Although lifting the ban is just the first step and new funding isn’t flowing to the states yet, the process is changing and supporters of needle exchange are happy that federal money is at least a possibility.
“There really isn’t a new flow of money into New York state. Some of this is still in the planning phases,” said Jeffrey Hammond, spokesman for the New York Department of Health, on federal funding for needle exchange programs. “But we’re very pleased the federal government is making these changes.”
Mermin from the CDC credits the syringe exchange programs with slowing the spread of the deadly disease among injection drug users. The number of new HIV infections among injection drug users declined by 80 percent since the late 1980s, according to Mermin.
But, people who use needles to inject drugs are still spreading HIV. Injection drug users account for an estimated 16 percent of new HIV infections, according to Mermin.
Supporters also say the needle exchange programs save money by preventing the spread of costly disease, often pointing out a syringe cost anywhere from 5 to 10 cents, while treating a new HIV case can cost $600,000.
But critics say needle exchange programs may send the message that drug use is OK as long as clean needles are used.
There are more than 211 syringe exchange programs in 36 states and territories, according to the latest figures from the North American Syringe Exchange Network.
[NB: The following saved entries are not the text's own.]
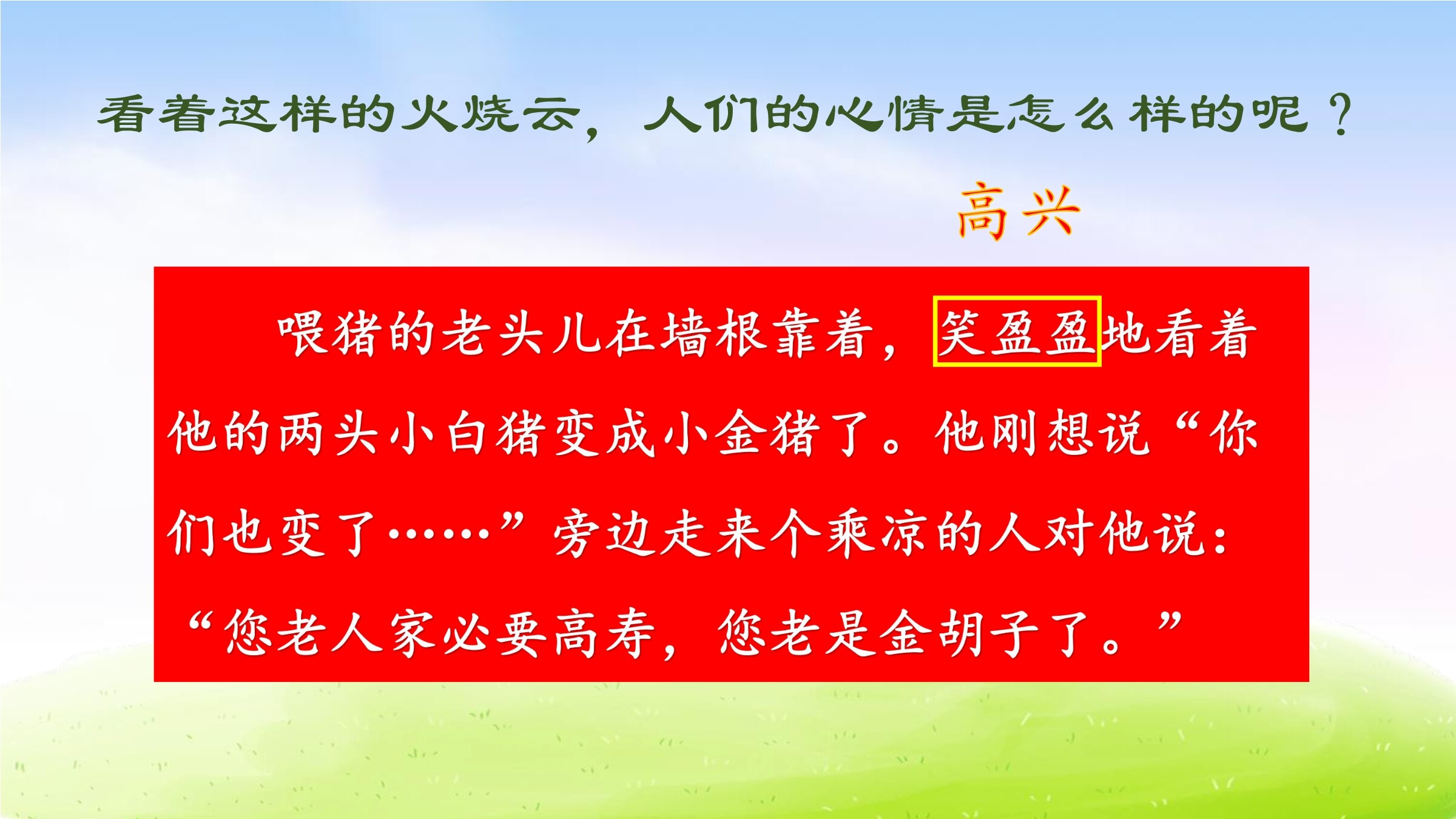 看着这样的火烧云，人们的心情是怎么样的呢？

高兴

喂猪的老头儿在墙根靠着，笑盈盈地看着他的两头小白猪变成小金猪了。他刚想说“你们也变了……”旁边走来个乘凉的人对他说：“您老人家必要高寿，您老是金胡子了。”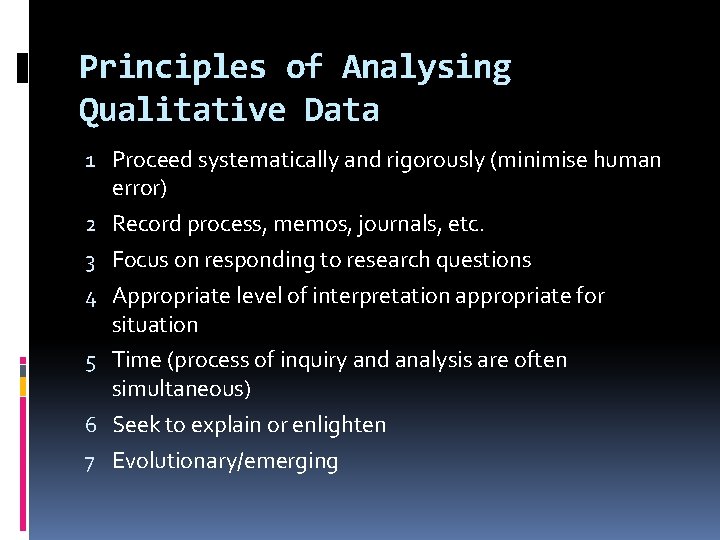 Principles of Analysing Qualitative Data

1 Proceed systematically and rigorously (minimise human error)

2 Record process, memos, journals, etc.

3 Focus on responding to research questions

4 Appropriate level of interpretation appropriate for situation

5 Time (process of inquiry and analysis are often simultaneous)

6 Seek to explain or enlighten

7 Evolutionary/emerging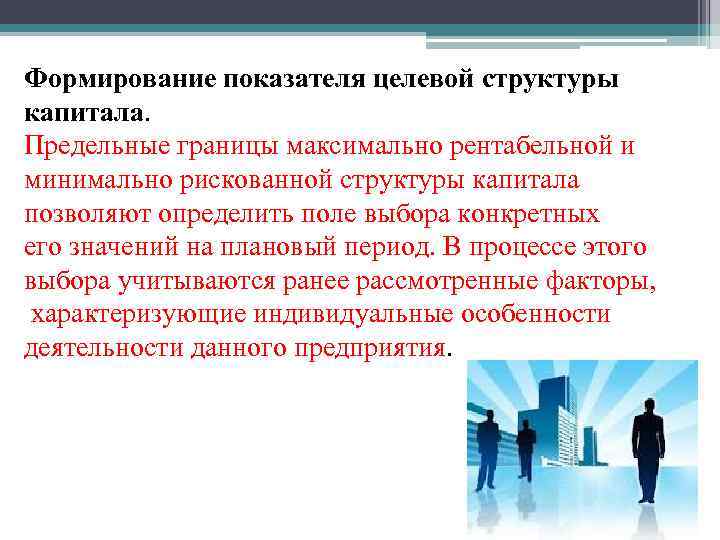 Формирование показателя целевой структуры капитала.

Предельные границы максимально рентабельной и минимально рискованной структуры капитала позволяют определить поле выбора конкретных его значений на плановый период. В процессе этого выбора учитываются ранее рассмотренные факторы, характеризующие индивидуальные особенности деятельности данного предприятия.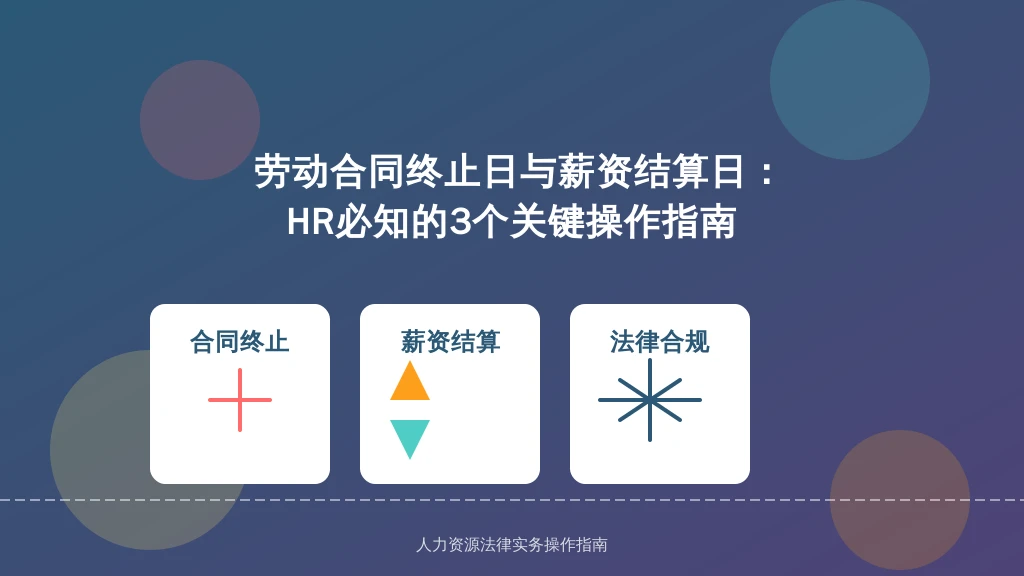 劳动合同终止日与薪资结算日：
HR必知的3个关键操作指南

合同终止

薪资结算

法律合规

人力资源法律实务操作指南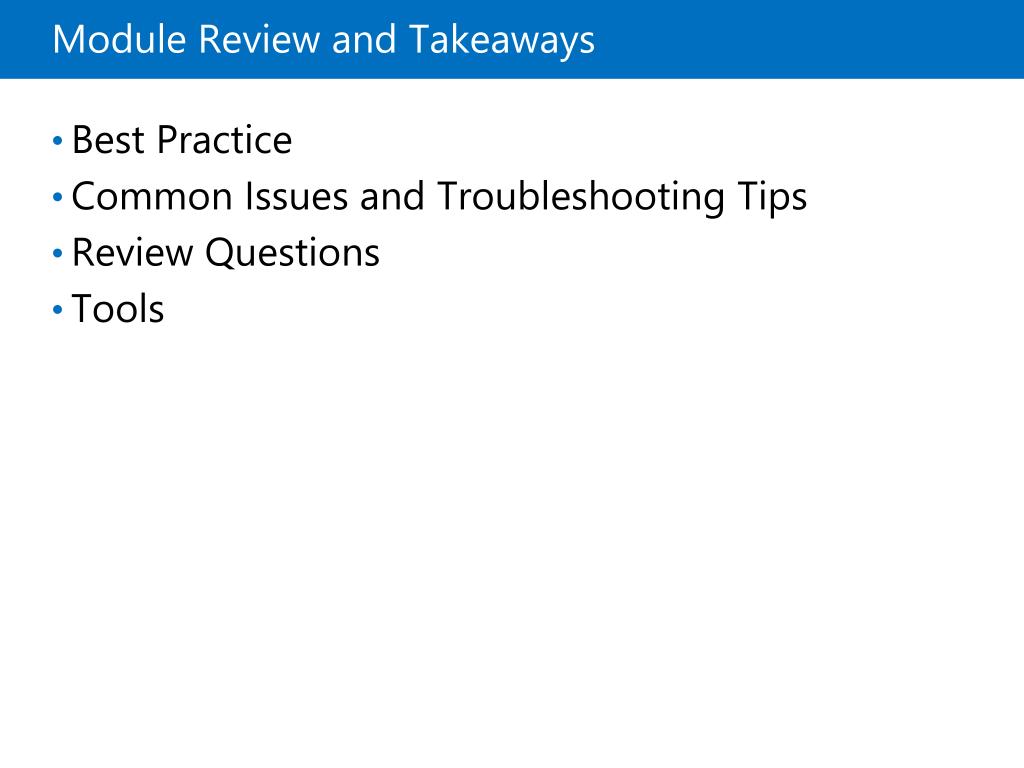 Module Review and Takeaways

• Best Practice
• Common Issues and Troubleshooting Tips
• Review Questions
• Tools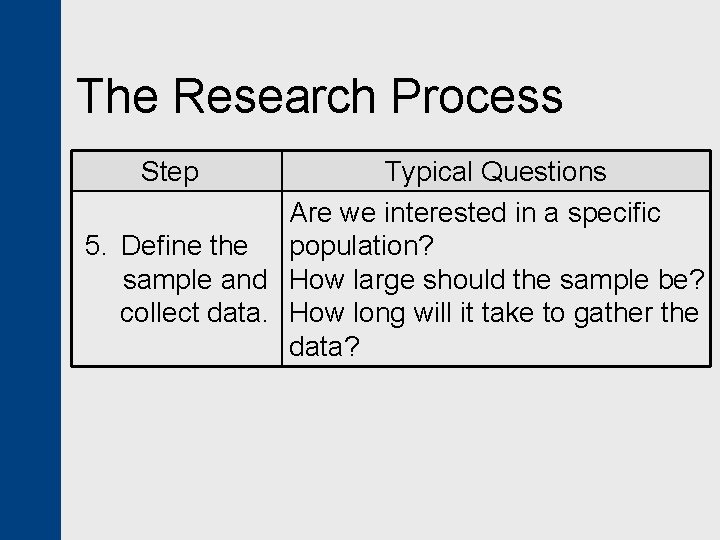 The Research Process

| Step | Typical Questions |
|---|---|
| 5. Define the sample and collect data. | Are we interested in a specific population? How large should the sample be? How long will it take to gather the data? |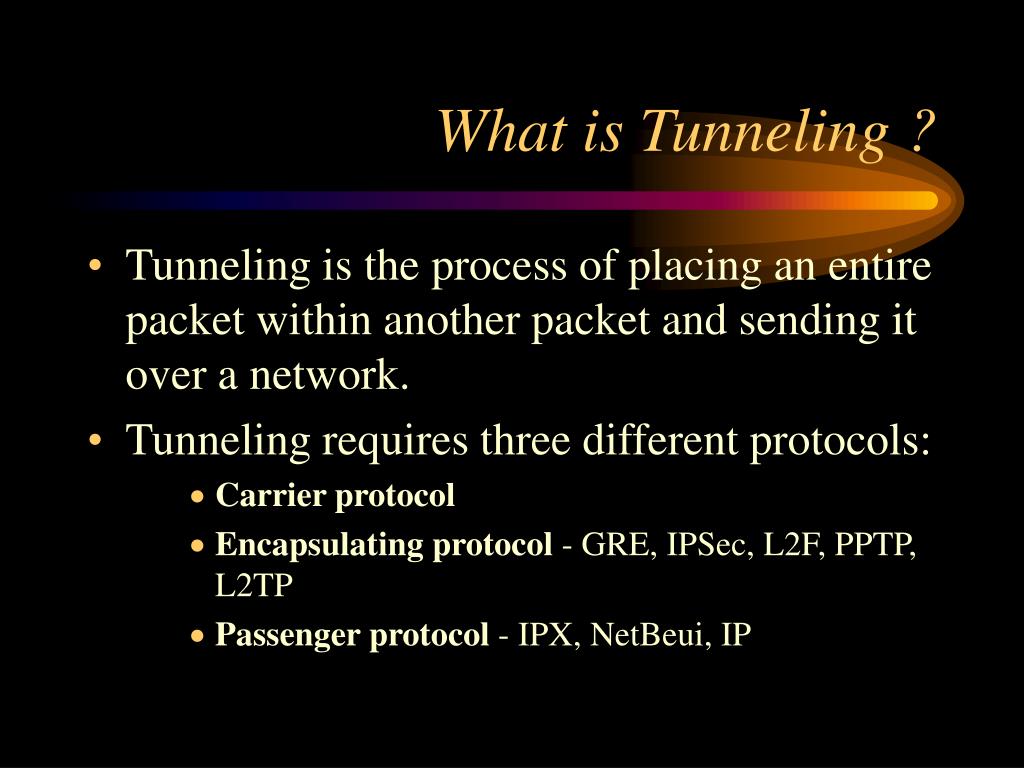 What is Tunneling ?

• Tunneling is the process of placing an entire packet within another packet and sending it over a network.

• Tunneling requires three different protocols:

• Carrier protocol

• Encapsulating protocol - GRE, IPSec, L2F, PPTP, L2TP

• Passenger protocol - IPX, NetBeui, IP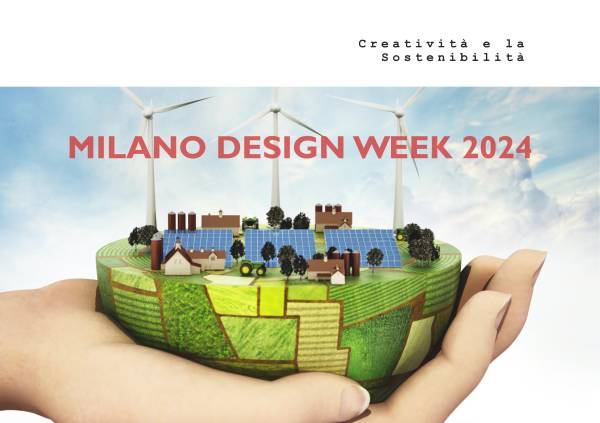 Creatività e la
Sostenibilità

MILANO DESIGN WEEK 2024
That’s up from the 186 programs the network was tracking in 2007. Typically, the programs stockpile clean syringes and allow people to come in and swap dirty, used needles for clean ones.
Programs like the Positive Health Project in New York City host wraparound services where injection drug users can come in and swap needles, but they also get pointers on minimizing their risk for contracting diseases and they can take advantage of a whole host of services including educational programs, outreach, case management, therapy, counseling and referrals.
Experts who work in these programs say that getting clean needles leads to other things.
That’s what makes programs like New York City’s Positive Health Project more than just a needle swap. The place not only offers syringe exchange to thousands of clients, it also provides services ranging from AIDS testing to acupuncture to help manage drug cravings, and from support groups to mental health services.